**TASK TO COMPLETE:** Select each line of the listing below that contains the string "sigmoid", and copy those lines. Letter case matters.

**LISTED ENTRIES:**
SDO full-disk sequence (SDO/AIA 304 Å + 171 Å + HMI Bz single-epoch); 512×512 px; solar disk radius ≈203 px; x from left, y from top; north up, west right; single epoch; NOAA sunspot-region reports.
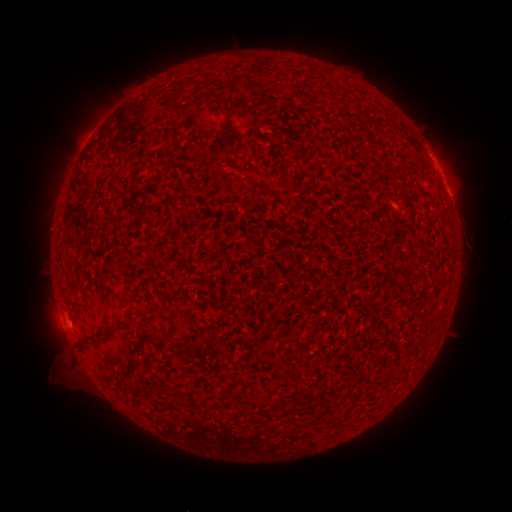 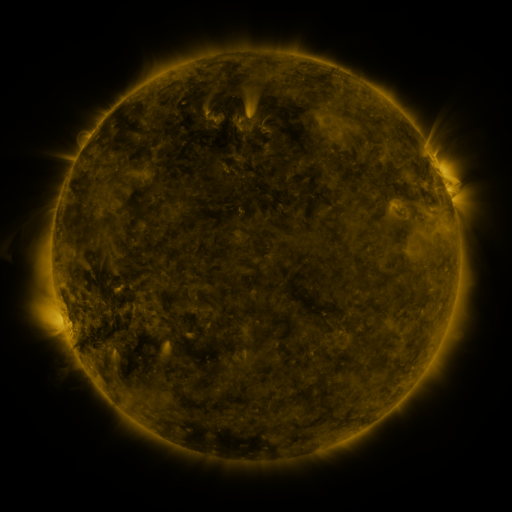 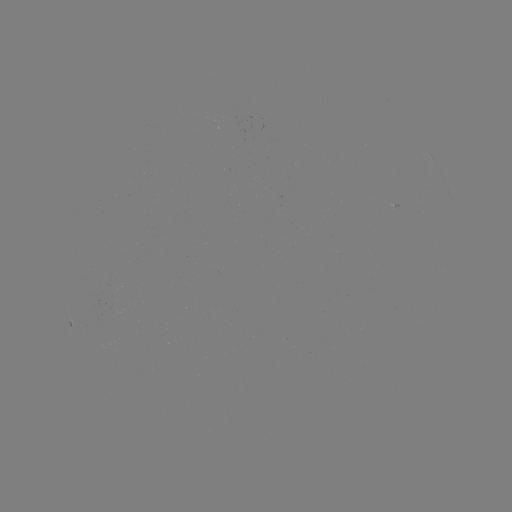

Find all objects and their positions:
(none)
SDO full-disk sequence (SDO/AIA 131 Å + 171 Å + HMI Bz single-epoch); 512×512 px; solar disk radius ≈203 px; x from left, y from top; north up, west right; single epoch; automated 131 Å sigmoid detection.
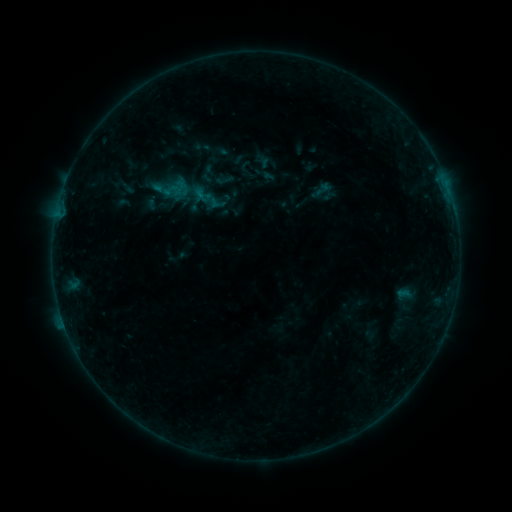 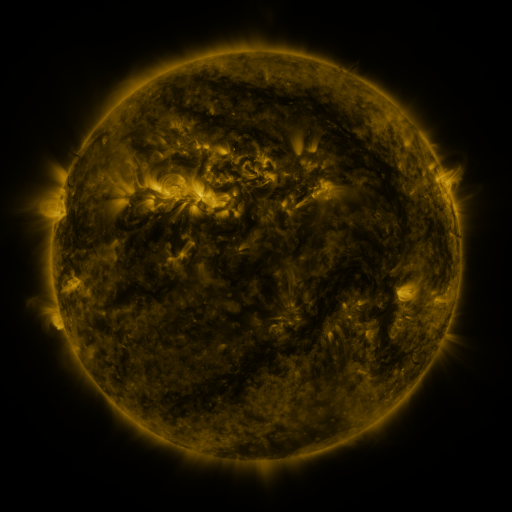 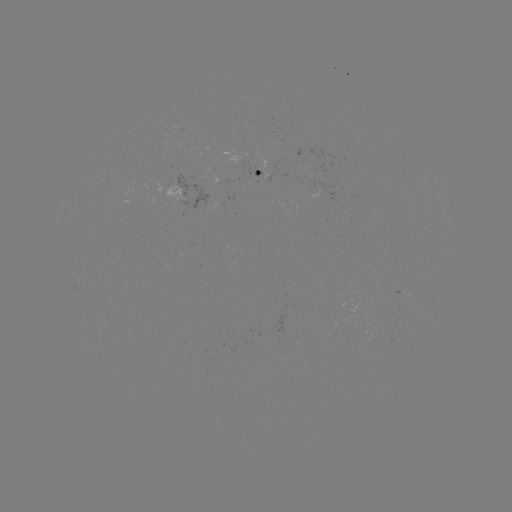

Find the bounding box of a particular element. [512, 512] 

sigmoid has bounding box [215, 169, 235, 189].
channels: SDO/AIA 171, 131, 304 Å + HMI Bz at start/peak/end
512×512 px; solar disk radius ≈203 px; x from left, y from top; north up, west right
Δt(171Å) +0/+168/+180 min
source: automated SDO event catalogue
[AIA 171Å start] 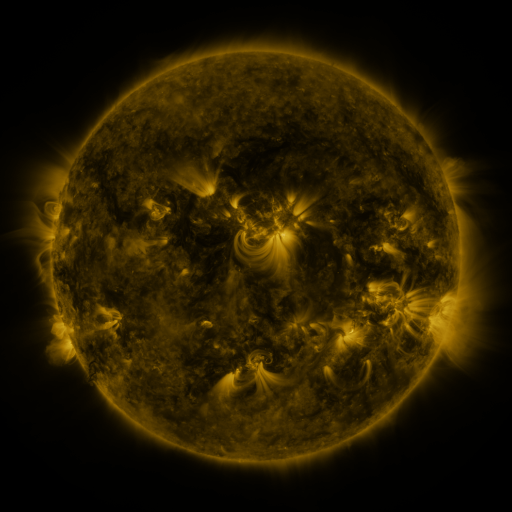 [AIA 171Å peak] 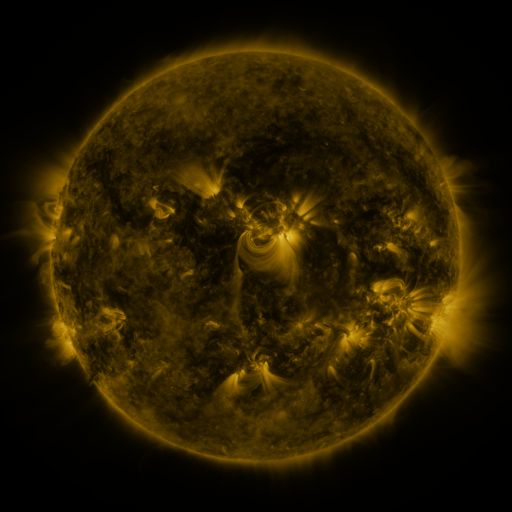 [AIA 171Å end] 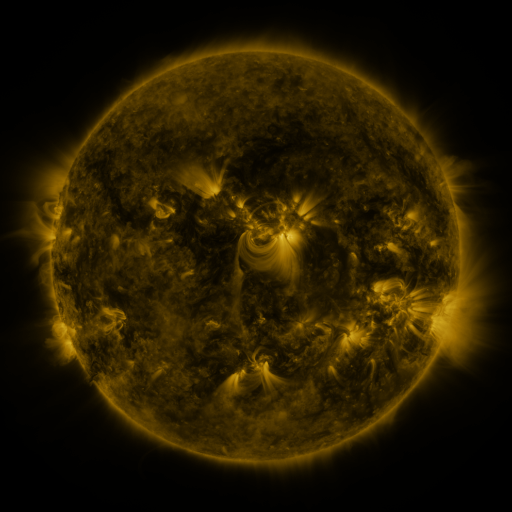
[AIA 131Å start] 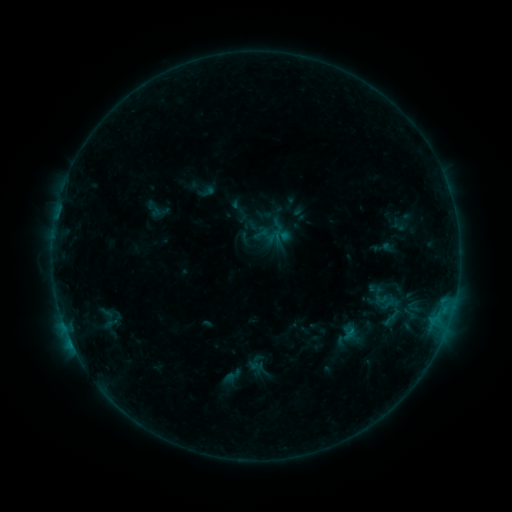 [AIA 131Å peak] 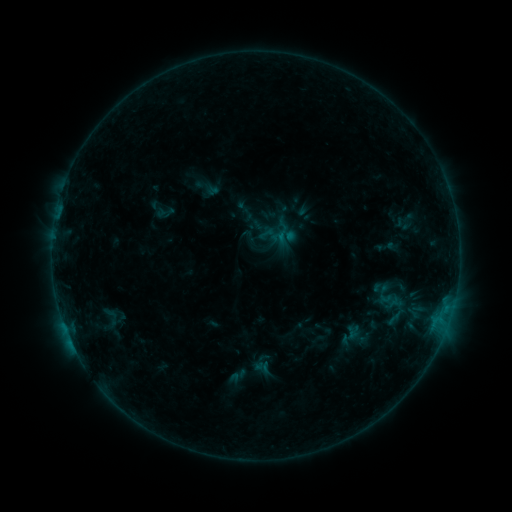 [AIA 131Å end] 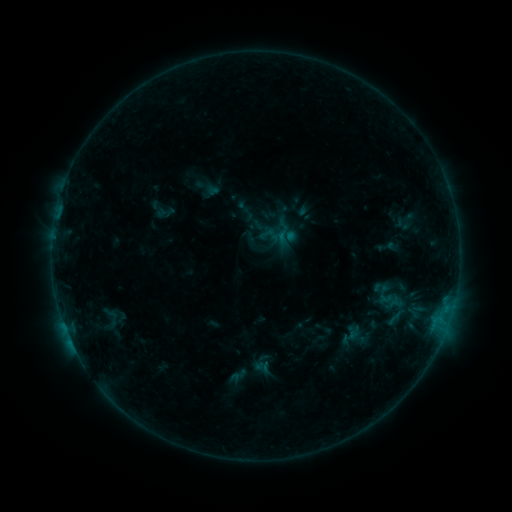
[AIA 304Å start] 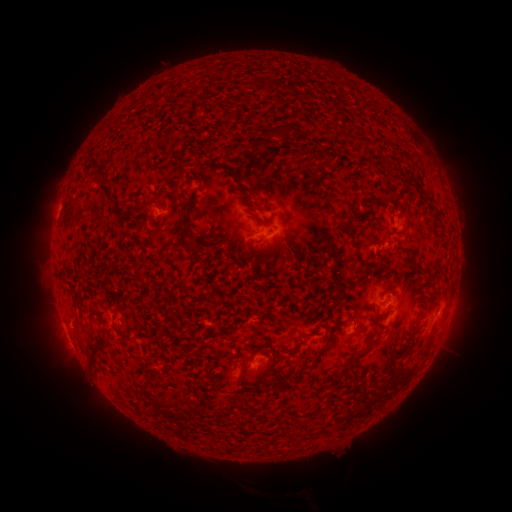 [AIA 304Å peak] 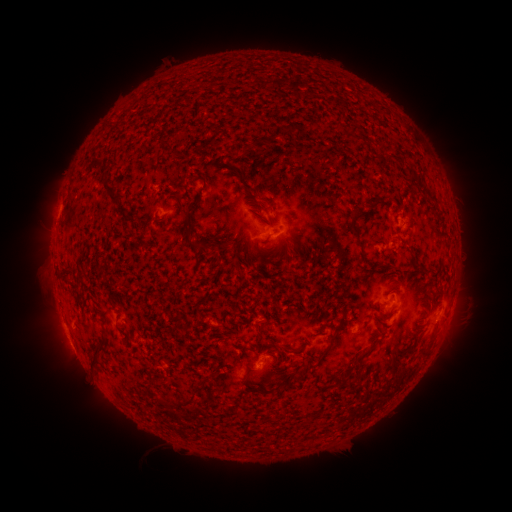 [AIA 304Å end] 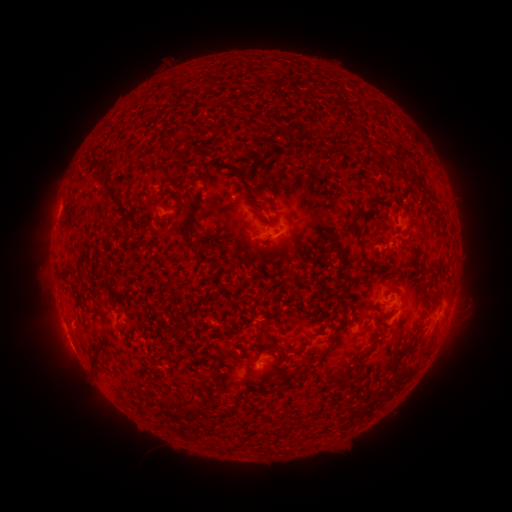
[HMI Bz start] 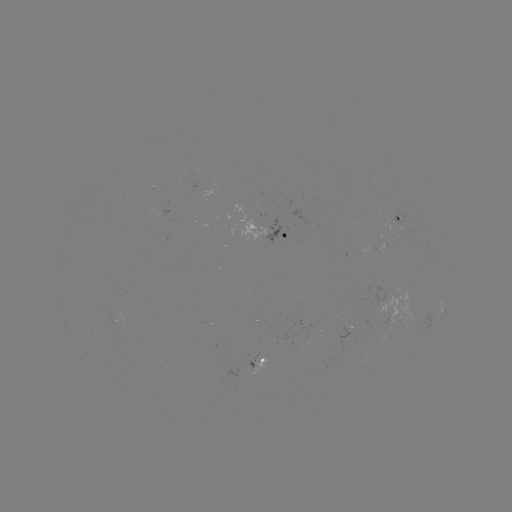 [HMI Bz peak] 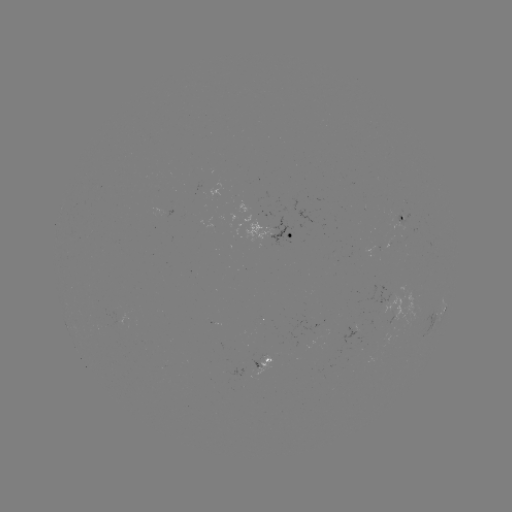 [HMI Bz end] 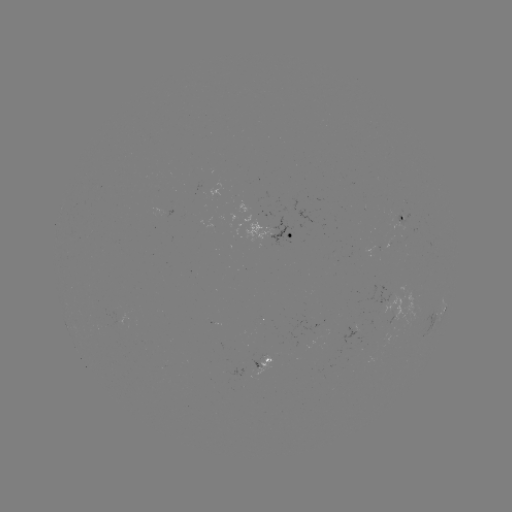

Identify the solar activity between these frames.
emerging-flux region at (398, 216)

**CORRECT RESPONSE:**
SDO full-disk sequence (SDO/AIA 131 Å + 171 Å + HMI Bz single-epoch); 512×512 px; solar disk radius ≈203 px; x from left, y from top; north up, west right; single epoch; automated 131 Å sigmoid detection.
sigmoid has bounding box [215, 169, 235, 189].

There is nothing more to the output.